100%|██████████| 110/110 [00:00<00:00, 170.27it/s]
831
1.69 real 1.68 user 0.00 sys
(The above reproduces the number from Benjamin Paassen's code.)
davidad@locus five-letters $ time ./target/release/five-letters --intersect-with words_wordle.txt
100%|███████████| 3806/3806 [00:00<00:00, 8336601.00it/s]
Heap size of dancing links: 137604 bytes.
100%|███████████| 57/57 [00:00<00:00, 911.73it/s]
fjord waltz vibex gucks nymph
0.40 real 0.19 user 0.00 sys
(The above reproduces Matt Parker's sole solution that intersects with the wordle guess list:)
davidad@locus five-letters $ time ./target/release/five-letters -f words_wordle.txt --keep-anagrams
100%|███████████| 8324/8324 [00:00<00:00, 6707721.00it/s]
Heap size of dancing links: 300252 bytes.
100%|███████████| 94/94 [00:00<00:00, 226.28it/s]
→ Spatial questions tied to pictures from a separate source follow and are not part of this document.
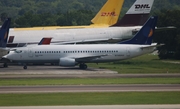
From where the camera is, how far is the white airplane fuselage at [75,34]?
7581cm

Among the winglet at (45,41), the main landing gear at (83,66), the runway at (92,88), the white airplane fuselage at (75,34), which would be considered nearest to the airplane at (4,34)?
the winglet at (45,41)

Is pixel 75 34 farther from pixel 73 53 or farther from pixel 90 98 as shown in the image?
pixel 90 98

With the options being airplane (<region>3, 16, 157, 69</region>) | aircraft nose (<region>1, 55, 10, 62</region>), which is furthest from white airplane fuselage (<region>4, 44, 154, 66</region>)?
aircraft nose (<region>1, 55, 10, 62</region>)

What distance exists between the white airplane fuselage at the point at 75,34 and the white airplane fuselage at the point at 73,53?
904cm

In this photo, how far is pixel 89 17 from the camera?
147 m

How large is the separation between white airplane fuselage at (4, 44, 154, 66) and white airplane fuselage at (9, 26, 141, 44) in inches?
356

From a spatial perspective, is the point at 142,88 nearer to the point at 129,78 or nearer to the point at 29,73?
the point at 129,78

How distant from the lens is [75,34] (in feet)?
255

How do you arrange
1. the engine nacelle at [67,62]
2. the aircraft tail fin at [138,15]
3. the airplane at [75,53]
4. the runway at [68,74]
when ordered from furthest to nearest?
the aircraft tail fin at [138,15], the airplane at [75,53], the engine nacelle at [67,62], the runway at [68,74]

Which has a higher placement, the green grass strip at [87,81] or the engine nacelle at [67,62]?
the engine nacelle at [67,62]

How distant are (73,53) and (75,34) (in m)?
11.3

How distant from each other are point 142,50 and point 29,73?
45.6ft

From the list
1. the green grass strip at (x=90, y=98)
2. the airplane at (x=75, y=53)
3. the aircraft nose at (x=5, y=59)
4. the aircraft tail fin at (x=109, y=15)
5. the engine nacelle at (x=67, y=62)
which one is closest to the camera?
the green grass strip at (x=90, y=98)

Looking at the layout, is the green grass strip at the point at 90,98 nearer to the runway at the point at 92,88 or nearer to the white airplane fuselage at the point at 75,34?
the runway at the point at 92,88
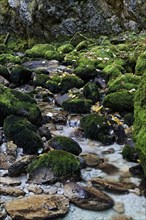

waqfs jumby vozhd glent prick
waqfs jumby vozhd kreng clipt
waqfs jumby vozhd pling treck
waqfs jumpy vozhd bling treck
waqfs jumpy vozhd brick glent
waqfs vozhd bemix grypt clunk
waqfs vozhd cimex blunk grypt
waqfs vozhd cylix kempt brung
waqfs vozhd xylic kempt brung
fjord vibex waltz gucks nymph
fjord vibex waltz gymps chunk
0.89 real 0.89 user 0.00 sys
Finally, here we answer a question not addressed in the video: what if we analyze only the Wordle guess list, without reference to words_alpha.txt? It turns out the Wordle list has some that the latter doesn't, such as waqfs, gymps, vozhd, brung, and grypt, making several more solutions possible. But I still think there's no doubt that fjord vibex waltz gucks nymph is the best solution, so nothing groundbreaking here! (I tried it with the official Scrabble word list and got the exact same result, so presumably that had some influence on Wordle's list of 5-letter words.)